Ich finde schon, dass man das sehen und ernst nehmen muss. Nur – giftiges oder polterndes Verhalten, unfreundliches Auftreten und Austeilen von bösartigen Kommentaren hat noch kein Problem gelöst.

Freundlichkeit ist übrigens nicht mit Nettigkeit zu verwechseln. Man kann freundlich sein und zugewandt auch dann, wenn man in der Sache ganz anderer Ansicht ist. Ich bewundere solche Menschen, die aufmerksam zuhören, andere ausreden lassen und versuchen deren Gedankengang nachzuvollziehen.

Und die dann freundlich darlegen, dass sie total anderer Meinung sind. Vorbildlich, finde ich! Denn ein freundlicher Umgangston schafft ein Klima, wo schließlich auch Lösungen für die großen und schwierigen Fragen gefunden werden können.

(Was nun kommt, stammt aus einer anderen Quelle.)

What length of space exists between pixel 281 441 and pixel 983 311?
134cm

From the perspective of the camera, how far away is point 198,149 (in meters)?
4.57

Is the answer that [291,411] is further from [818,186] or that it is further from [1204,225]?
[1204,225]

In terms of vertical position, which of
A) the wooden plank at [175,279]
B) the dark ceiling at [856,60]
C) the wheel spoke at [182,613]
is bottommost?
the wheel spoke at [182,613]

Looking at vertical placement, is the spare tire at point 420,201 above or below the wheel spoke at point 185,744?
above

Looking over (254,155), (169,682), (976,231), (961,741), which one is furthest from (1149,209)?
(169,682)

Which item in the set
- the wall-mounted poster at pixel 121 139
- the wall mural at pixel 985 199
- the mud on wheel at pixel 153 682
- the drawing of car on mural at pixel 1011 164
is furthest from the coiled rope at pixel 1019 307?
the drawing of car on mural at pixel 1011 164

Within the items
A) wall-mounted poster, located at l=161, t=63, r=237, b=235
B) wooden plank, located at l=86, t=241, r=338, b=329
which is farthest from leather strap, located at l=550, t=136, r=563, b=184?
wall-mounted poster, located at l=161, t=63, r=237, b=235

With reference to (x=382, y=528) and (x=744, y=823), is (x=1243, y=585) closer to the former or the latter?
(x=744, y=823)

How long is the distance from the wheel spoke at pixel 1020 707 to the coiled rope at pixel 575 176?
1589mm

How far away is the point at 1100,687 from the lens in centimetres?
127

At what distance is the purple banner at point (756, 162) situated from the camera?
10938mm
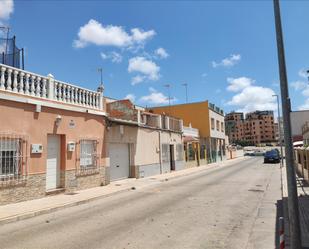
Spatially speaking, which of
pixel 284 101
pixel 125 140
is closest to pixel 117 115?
pixel 125 140

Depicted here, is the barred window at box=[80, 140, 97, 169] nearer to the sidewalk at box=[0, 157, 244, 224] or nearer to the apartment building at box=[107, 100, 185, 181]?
the sidewalk at box=[0, 157, 244, 224]

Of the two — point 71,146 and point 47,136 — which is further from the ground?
point 47,136

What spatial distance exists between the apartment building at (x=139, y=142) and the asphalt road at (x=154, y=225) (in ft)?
22.7

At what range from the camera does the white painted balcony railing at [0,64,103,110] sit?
38.5 ft

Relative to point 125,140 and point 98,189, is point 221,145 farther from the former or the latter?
point 98,189

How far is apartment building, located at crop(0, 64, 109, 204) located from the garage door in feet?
5.70

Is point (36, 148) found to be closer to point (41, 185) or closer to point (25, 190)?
point (41, 185)

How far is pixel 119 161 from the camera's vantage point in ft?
65.8

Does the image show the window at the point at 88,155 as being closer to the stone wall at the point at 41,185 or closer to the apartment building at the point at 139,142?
the stone wall at the point at 41,185

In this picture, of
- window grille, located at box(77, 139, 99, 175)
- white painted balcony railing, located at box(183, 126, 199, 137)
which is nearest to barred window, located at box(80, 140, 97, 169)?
window grille, located at box(77, 139, 99, 175)

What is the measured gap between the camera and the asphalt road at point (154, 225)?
671 centimetres

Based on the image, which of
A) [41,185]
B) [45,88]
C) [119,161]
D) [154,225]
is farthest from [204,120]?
[154,225]

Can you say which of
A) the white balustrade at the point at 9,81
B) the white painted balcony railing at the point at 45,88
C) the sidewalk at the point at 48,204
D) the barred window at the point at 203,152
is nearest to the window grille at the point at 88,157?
the sidewalk at the point at 48,204

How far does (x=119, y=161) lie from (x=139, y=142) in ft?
A: 8.81
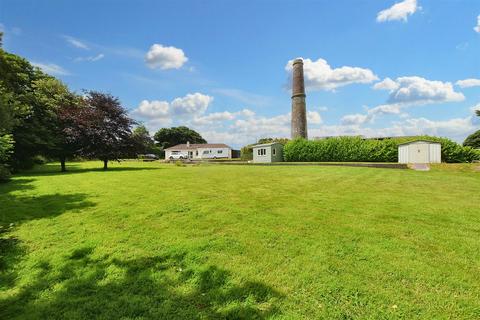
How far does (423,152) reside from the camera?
921 inches

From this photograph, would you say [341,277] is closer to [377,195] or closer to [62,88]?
[377,195]

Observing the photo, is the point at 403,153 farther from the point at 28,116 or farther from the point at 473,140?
the point at 473,140

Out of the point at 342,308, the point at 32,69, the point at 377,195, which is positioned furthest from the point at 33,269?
the point at 32,69

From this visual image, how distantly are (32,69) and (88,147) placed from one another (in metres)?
9.64

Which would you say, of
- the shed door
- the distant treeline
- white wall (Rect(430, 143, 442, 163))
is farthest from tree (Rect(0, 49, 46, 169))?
white wall (Rect(430, 143, 442, 163))

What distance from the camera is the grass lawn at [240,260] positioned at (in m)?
2.98

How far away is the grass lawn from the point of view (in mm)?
2979

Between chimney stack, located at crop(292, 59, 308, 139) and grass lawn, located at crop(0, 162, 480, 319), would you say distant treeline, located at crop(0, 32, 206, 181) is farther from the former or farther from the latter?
chimney stack, located at crop(292, 59, 308, 139)

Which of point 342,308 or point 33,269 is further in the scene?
point 33,269

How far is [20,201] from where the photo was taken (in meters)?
7.86

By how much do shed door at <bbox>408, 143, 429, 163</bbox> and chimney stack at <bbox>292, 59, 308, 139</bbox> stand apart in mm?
19446

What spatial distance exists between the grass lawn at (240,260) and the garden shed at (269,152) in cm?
2838

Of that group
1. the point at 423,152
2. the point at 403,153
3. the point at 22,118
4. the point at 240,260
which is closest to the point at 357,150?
the point at 403,153

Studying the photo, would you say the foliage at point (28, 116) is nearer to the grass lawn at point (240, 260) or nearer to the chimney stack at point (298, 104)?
the grass lawn at point (240, 260)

Eine der für mich schönsten Bibelstellen spricht davon, dass Gott sich den Menschen bekannt gemacht hat durch seine Freundlichkeit. „Darum ist erschienen die Freundlichkeit und Menschenliebe Gottes“, heißt es in einem Brief des neuen Testaments. Freundlichkeit, davon bin ich überzeugt, ist eine Weise der Anwesenheit Gottes.

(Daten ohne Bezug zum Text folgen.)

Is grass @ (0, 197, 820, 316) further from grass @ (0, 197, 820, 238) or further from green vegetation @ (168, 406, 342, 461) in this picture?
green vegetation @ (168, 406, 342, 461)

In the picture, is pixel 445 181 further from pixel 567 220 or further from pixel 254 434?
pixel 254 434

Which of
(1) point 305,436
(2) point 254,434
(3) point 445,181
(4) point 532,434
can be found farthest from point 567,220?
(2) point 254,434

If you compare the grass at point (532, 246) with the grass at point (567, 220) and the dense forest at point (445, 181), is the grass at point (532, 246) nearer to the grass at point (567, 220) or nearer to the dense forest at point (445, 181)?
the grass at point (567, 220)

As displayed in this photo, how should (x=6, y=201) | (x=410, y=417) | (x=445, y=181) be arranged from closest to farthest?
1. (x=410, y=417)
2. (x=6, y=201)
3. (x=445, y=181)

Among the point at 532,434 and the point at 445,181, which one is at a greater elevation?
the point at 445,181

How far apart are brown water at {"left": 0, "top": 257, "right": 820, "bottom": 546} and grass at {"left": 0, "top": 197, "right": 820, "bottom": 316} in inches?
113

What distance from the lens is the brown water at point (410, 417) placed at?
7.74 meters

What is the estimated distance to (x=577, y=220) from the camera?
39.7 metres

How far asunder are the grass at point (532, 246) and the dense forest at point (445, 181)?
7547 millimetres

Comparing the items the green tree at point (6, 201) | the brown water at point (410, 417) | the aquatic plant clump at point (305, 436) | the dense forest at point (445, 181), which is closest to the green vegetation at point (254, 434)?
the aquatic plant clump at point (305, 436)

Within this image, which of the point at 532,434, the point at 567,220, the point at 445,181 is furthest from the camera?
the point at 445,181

Darum faszinieren mich immer wieder Menschen, die in ihrem Umgang freundlich sind und zugewandt. Weil in ihrer Haltung etwas Göttliches aufleuchtet. So dass Taube zu hören beginnen, Blinde sehen und Verstummte ihre wieder Sprache finden.

Ich wünsche Ihnen einen freundlichen guten Morgen!

https://www.kirche-im-swr.de/?m=31778
weiterlesen...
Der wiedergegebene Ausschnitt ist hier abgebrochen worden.